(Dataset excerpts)
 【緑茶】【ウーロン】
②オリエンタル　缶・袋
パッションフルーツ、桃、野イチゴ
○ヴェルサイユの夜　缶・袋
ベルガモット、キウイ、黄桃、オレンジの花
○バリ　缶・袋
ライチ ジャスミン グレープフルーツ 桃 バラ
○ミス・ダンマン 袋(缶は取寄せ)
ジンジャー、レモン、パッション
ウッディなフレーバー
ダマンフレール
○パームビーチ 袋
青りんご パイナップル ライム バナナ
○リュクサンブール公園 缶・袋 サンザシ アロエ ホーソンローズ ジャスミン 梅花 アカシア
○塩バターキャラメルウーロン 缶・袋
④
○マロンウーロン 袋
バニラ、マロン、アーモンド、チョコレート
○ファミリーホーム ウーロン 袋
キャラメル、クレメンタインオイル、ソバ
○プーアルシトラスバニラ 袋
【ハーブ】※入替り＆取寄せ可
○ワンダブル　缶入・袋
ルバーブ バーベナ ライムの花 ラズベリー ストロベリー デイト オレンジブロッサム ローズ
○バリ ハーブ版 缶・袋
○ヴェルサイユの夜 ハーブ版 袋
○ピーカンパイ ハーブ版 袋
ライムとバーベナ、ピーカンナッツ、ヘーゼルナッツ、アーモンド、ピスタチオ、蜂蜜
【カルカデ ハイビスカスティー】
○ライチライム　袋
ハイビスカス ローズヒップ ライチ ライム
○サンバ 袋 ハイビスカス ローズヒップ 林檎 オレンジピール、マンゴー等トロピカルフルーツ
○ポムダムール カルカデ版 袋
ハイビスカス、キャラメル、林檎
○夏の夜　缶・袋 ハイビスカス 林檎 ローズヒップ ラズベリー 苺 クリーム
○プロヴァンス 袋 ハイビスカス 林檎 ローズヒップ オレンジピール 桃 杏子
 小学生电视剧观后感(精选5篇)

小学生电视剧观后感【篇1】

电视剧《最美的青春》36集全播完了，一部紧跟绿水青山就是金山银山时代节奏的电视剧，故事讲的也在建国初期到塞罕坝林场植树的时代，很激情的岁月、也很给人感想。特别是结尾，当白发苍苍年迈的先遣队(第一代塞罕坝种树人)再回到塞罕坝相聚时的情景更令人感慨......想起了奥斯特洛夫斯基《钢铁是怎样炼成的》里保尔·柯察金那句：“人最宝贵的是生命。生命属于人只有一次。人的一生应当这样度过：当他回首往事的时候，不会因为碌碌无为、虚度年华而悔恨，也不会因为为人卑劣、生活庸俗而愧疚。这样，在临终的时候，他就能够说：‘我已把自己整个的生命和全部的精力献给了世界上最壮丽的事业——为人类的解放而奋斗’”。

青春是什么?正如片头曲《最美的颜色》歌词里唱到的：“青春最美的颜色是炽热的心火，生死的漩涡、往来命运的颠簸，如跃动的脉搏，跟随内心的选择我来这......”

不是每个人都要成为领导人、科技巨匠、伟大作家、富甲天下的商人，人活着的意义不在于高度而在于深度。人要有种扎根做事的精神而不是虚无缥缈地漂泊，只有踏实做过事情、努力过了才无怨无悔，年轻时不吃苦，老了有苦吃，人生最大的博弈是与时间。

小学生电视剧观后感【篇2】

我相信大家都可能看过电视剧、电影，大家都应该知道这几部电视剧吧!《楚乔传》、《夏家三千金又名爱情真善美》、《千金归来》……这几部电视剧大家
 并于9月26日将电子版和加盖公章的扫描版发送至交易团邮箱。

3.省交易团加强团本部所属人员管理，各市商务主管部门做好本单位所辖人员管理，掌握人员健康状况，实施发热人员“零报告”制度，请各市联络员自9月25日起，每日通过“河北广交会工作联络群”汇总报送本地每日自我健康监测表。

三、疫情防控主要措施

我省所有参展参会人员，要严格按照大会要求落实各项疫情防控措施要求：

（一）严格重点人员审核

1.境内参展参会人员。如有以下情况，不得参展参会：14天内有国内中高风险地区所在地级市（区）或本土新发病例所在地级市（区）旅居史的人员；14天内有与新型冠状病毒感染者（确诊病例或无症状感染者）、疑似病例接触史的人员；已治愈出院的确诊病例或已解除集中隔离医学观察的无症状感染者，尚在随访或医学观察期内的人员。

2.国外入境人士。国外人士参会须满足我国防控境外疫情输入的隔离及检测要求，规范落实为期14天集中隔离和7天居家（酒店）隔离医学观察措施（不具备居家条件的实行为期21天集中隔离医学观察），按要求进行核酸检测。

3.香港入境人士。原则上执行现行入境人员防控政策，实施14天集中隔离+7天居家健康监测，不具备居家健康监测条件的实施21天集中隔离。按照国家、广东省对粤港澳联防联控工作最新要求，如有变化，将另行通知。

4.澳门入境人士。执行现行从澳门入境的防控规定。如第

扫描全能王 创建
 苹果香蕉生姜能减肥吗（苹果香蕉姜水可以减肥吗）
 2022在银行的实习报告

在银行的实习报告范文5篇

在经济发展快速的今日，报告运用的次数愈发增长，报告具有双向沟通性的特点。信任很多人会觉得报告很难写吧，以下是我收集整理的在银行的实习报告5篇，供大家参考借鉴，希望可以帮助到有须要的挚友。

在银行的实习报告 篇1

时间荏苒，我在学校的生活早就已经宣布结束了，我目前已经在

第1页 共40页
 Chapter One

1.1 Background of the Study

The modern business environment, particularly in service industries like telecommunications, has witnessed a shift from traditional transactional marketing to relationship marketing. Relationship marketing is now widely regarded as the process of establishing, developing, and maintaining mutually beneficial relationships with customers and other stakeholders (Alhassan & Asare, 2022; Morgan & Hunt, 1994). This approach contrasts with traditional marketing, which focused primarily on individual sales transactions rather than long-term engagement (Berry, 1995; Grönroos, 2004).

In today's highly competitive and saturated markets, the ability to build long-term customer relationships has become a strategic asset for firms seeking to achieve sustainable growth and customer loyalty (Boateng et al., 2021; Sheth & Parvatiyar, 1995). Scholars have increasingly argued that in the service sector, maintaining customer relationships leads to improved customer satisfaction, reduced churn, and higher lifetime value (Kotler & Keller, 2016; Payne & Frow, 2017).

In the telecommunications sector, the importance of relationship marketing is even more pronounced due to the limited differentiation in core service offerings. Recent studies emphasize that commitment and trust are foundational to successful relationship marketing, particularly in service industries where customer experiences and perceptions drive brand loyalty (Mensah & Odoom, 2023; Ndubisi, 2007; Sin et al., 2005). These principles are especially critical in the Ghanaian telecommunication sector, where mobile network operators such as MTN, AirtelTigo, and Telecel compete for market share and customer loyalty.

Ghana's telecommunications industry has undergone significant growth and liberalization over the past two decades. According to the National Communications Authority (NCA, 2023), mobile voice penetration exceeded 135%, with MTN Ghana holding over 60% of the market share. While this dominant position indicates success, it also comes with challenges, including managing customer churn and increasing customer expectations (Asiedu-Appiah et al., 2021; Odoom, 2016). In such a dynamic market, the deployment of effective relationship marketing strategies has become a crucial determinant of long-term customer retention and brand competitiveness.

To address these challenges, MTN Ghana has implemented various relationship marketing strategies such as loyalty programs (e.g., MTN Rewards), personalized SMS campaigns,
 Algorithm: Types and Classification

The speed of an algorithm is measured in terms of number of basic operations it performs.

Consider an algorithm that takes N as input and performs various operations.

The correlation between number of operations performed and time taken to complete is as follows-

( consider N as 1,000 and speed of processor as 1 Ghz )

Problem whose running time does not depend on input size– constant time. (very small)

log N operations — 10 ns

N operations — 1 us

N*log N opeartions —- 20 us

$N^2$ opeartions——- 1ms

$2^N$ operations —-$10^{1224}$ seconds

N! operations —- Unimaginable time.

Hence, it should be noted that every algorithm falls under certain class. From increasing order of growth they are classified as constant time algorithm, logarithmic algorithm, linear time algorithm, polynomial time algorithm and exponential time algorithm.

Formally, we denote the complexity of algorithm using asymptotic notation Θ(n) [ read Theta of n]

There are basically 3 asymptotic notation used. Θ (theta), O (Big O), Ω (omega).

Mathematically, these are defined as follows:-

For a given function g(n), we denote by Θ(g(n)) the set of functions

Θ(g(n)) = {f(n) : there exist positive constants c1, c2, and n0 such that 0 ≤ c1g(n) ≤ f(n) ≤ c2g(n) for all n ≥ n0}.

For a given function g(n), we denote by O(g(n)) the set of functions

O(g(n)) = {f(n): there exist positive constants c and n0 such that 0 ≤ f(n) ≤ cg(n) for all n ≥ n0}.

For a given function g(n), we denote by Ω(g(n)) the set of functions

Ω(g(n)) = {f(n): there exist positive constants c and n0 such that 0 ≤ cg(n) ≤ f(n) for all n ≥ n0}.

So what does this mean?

ASSIGNED TASK
From the records above, copy every line that holds the word "growth".

TASK RESPONSE
In today's highly competitive and saturated markets, the ability to build long-term customer relationships has become a strategic asset for firms seeking to achieve sustainable growth and customer loyalty (Boateng et al., 2021; Sheth & Parvatiyar, 1995). Scholars have increasingly argued that in the service sector, maintaining customer relationships leads to improved customer satisfaction, reduced churn, and higher lifetime value (Kotler & Keller, 2016; Payne & Frow, 2017).
Ghana's telecommunications industry has undergone significant growth and liberalization over the past two decades. According to the National Communications Authority (NCA, 2023), mobile voice penetration exceeded 135%, with MTN Ghana holding over 60% of the market share. While this dominant position indicates success, it also comes with challenges, including managing customer churn and increasing customer expectations (Asiedu-Appiah et al., 2021; Odoom, 2016). In such a dynamic market, the deployment of effective relationship marketing strategies has become a crucial determinant of long-term customer retention and brand competitiveness.
Hence, it should be noted that every algorithm falls under certain class. From increasing order of growth they are classified as constant time algorithm, logarithmic algorithm, linear time algorithm, polynomial time algorithm and exponential time algorithm.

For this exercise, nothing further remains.